Pick out every line of the rows below that contains the word "rocky", and copy each one. Case counts.

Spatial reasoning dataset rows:
----

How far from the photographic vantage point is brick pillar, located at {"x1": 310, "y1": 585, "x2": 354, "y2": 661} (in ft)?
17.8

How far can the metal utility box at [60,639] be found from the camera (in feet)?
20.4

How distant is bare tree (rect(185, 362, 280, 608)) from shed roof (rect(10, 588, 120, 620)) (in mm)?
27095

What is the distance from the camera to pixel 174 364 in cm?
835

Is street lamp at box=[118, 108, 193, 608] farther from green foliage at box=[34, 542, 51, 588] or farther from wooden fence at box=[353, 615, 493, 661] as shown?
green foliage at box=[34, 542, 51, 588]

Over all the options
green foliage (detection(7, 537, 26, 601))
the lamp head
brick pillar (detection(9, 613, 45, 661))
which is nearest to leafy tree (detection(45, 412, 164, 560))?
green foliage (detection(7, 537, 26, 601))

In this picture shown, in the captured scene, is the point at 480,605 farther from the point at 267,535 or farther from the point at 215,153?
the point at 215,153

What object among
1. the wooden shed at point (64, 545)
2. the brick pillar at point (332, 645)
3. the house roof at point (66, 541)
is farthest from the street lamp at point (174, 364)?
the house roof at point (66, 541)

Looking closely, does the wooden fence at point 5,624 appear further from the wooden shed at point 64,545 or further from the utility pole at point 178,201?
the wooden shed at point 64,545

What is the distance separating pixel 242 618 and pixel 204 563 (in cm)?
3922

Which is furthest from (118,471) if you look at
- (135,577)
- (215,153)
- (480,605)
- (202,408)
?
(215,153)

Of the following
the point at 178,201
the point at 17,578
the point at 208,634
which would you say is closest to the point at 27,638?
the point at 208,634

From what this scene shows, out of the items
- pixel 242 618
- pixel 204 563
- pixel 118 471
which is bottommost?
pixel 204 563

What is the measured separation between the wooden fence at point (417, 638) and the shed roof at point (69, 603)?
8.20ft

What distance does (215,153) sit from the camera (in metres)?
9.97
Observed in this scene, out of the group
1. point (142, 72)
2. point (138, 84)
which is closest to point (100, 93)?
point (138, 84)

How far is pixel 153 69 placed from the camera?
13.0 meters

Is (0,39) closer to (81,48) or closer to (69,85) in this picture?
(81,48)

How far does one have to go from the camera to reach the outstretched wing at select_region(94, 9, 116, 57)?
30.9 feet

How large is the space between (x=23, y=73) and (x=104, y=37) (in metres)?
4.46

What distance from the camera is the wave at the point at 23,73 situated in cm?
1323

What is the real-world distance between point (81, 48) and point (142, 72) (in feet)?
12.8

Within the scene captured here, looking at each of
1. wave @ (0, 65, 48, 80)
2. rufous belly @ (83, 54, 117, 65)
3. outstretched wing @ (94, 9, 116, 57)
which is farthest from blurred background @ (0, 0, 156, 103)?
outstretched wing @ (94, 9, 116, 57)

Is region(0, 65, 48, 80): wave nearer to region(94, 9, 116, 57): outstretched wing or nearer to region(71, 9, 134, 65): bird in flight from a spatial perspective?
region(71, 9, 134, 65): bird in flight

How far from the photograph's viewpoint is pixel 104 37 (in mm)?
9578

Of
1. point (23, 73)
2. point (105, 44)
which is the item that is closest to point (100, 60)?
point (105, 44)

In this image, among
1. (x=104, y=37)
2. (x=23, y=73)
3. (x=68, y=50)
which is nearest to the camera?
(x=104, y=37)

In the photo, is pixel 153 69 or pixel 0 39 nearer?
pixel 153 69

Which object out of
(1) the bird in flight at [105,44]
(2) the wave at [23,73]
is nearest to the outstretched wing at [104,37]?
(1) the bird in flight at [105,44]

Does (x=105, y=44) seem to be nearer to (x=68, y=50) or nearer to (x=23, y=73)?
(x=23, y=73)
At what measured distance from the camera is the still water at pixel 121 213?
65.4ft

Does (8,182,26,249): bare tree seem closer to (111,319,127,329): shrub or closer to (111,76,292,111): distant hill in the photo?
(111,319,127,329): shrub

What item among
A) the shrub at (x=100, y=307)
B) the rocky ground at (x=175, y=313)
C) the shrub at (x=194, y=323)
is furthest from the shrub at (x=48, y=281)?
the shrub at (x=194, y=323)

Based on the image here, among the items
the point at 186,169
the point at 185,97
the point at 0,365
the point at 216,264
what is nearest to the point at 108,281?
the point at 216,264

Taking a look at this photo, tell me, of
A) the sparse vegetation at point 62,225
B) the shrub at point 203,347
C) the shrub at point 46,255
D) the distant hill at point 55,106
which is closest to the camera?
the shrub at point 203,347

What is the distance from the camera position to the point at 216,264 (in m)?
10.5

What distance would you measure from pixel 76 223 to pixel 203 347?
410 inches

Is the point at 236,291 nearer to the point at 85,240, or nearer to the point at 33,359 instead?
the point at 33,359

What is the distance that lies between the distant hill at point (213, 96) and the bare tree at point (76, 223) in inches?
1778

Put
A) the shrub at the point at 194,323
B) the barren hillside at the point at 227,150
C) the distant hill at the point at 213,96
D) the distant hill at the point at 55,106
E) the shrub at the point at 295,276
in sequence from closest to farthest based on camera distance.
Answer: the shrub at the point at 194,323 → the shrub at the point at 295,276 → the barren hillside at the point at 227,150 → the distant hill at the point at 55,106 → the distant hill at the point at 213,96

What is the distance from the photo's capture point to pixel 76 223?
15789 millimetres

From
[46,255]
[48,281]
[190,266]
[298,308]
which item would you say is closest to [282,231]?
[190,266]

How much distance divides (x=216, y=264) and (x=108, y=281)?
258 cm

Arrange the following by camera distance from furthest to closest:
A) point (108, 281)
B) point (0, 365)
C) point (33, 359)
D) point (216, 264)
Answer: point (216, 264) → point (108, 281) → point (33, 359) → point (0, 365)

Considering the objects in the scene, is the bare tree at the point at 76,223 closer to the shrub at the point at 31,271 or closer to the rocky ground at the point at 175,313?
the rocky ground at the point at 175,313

----

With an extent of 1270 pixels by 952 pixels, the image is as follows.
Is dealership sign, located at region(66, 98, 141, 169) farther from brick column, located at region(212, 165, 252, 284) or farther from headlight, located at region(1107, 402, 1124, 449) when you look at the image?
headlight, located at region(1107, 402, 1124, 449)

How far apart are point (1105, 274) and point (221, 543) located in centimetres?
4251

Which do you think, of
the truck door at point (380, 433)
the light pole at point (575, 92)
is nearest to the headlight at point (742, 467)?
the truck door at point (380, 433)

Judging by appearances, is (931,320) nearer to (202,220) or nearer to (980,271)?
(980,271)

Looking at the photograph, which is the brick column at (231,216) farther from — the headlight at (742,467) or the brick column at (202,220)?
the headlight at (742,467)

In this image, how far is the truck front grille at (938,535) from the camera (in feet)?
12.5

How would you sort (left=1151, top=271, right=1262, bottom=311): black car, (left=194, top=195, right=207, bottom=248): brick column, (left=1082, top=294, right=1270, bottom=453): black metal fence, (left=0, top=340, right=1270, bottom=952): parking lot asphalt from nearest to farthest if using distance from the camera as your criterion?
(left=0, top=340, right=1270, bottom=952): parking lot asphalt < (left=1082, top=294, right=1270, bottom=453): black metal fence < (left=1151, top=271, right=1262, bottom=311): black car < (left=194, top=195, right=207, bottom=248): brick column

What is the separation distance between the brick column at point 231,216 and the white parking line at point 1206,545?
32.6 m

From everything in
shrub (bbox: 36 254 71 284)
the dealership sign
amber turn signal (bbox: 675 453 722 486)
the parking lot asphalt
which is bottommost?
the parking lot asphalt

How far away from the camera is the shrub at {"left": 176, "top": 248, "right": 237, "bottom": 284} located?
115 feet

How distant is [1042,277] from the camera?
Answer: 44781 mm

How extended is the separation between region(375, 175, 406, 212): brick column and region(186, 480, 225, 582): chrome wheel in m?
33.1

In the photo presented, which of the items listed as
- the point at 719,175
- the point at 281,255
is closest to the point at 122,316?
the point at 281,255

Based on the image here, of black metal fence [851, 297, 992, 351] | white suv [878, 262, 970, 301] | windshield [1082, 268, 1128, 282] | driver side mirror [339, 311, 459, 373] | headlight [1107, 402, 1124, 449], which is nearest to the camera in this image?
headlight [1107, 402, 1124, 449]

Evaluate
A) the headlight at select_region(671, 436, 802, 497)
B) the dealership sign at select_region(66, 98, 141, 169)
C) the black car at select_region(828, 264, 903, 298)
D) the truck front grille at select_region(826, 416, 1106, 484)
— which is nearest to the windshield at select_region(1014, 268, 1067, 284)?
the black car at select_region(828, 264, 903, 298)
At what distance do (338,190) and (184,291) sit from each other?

----

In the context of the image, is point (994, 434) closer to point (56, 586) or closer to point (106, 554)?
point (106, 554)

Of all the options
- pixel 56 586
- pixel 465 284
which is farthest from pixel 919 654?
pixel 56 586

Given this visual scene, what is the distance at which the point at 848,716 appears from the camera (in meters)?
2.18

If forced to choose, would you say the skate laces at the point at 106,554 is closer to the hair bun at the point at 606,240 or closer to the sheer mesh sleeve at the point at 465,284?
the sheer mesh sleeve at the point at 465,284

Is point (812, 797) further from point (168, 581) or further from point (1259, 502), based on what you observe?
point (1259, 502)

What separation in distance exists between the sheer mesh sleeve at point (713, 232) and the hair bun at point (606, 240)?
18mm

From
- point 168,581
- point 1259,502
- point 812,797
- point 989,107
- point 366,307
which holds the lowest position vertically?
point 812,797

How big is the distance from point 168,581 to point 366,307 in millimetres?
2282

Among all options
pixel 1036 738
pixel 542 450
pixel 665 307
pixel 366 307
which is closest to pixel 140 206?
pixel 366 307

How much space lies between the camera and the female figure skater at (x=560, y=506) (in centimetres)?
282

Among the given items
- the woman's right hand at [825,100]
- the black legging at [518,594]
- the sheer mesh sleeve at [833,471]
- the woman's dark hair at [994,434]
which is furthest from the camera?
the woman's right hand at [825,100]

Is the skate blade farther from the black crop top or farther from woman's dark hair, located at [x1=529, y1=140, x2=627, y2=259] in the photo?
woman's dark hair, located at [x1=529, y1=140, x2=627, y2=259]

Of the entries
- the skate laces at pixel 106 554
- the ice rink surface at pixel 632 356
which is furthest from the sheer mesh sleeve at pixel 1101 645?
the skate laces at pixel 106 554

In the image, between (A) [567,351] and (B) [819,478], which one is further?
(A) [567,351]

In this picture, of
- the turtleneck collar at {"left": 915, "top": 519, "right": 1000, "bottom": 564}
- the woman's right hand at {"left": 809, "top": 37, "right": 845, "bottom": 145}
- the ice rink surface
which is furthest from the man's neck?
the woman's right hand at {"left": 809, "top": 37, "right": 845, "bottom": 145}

----

* [SOLUTION TO THE PROBLEM]
B) the rocky ground at (x=175, y=313)
Considering the objects in the scene, is the bare tree at the point at 76,223 closer to the shrub at the point at 31,271 or closer to the rocky ground at the point at 175,313?
the rocky ground at the point at 175,313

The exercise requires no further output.